People-to-People Cooperation
The good relations between ASEAN and China must rest on three pillars: government, business and the people.
Tourism is booming between ASEAN and China. In 2016, close to 20 million Chinese visited the ASEAN countries and over 10 million ASEAN nationals visited China.
A joint statement between ASEAN and China on tourism cooperation was adopted by ASEAN and China last year.
Air links between the two sides are growing. At present, there are nearly 50,000 flights per week between 37 cities in ASEAN and 52 cities in China.
The exchange of students is also expanding. It is estimated that there are about 200,000 students from the two sides studying at each other’s universities.
AIIB and BRI
ASEAN has been a dependable friend of China. Let me cite two examples. In 2013, China proposed setting up the Asian Infrastructure Investment Bank (AIIB).
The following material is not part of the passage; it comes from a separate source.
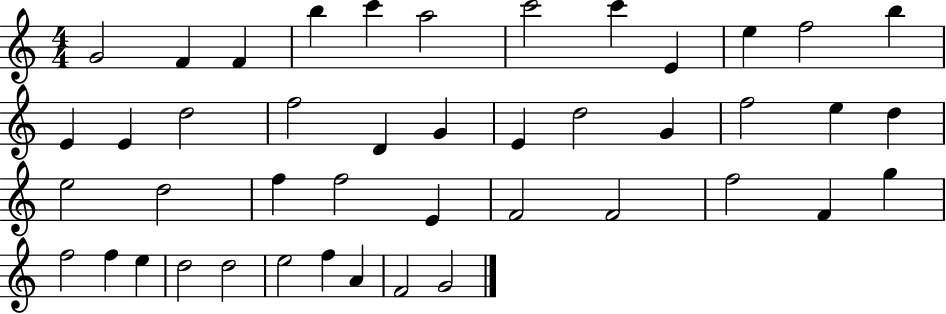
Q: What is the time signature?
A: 4/4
It was intended to be a multilateral development bank, focusing on the building of infrastructure in the Asia-Pacific region.
The AIIB has 87 members and began operation in 2015. All 10 ASEAN members are founding members of AIIB.
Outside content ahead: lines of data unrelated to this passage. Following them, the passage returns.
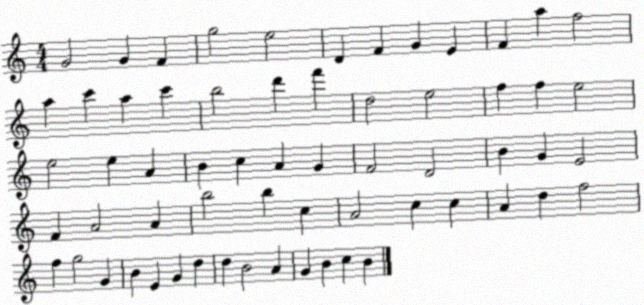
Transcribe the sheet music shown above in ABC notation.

X:1
T:Untitled
M:4/4
L:1/4
K:C
G2 G F g2 e2 D F G E F a f2 a c' a c' b2 d' f' d2 e2 f f e2 e2 e A B c A G F2 D2 B G E2 F A2 A b2 b c A2 c c A d f2 f g2 G B E G d d B2 A G B c B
In late 2013, President Xi Jinping launched a new initiative called the Silk Road Economic Belt and the 21st Century Maritime Silk Road. The initiative is now known as the Belt and Road Initiative or BRI.
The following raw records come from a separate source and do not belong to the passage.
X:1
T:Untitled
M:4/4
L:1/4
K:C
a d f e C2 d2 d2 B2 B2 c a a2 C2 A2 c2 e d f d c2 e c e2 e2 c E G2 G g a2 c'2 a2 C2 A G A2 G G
The concept is to rebuild China’s ancient connections to the West, by land and sea. The initiative has been described as one of the largest infrastructure and investment projects in history, involving 68 countries, including 65 per cent of the world’s population and 40 per cent of the global GDP.
ASEAN has supported the BRI from the onset. However, ASEAN would like the BRI to complement and not supplant the Master Plan on ASEAN Connectivity 2025.
South China Sea
ASEAN and China have both convergent and divergent views on the South China Sea.
ASEAN holds the view that the South China Sea is a vital sea line of communications of the world. It is, therefore, a global commons and cannot be appropriated by any state.
ASEAN is also of the view that the South China Sea is governed by international law, including the 1982 UN Convention on the Law of the Sea. All the claimant states and the user states should act strictly in accordance with the law.
ASEAN holds the position that disputes relating to the South China Sea must be settled peacefully, in accordance with international law.
If negotiations fail, the parties to a dispute should be willing to refer their cases to a binding dispute settlement procedure, such as, conciliation, arbitration or adjudication.
China is a claimant state. Four of the ASEAN members—Brunei, Malaysia, the Philippines and Vietnam—are also claimant states.
ASEAN is not a claimant state and does not take sides regarding the merit of the various claims. But it is a stakeholder. It has a stake in peace in the region, in the freedom of navigation and overflight and in upholding the rule of law.
In 2002, China signed the Declaration of Conduct of Parties in the South China Sea. In 2011, the two sides adopted the guidelines for the implementation of the declaration. In 2016, the foreign ministers of the two sides adopted a joint statement to ensure the full and effective implementation of the declaration.
In 2017, ASEAN and China announced the commencement of the negotiations of the Code of Conduct in South China Sea. This year, the two sides arrived at a single negotiating text, which would be the basis of further negotiations.
Given goodwill on all sides, it should be possible to make further progress towards resolving outstanding issues of its geographical scope, whether the code will be legally binding and whether to include dispute settlement.
Evolving Ties
The relationship between ASEAN and China has gone through three historical phases. It has transitioned from hostility to amity to uncertainty.
Why uncertain? Because China is now a rich and powerful country. The question is whether such a China will continue to pursue a policy of good neighbourliness towards ASEAN and its member states.
I am optimistic. I believe that it is in China’s national interest to have good relations with ASEAN and with its neighbours in Southeast Asia.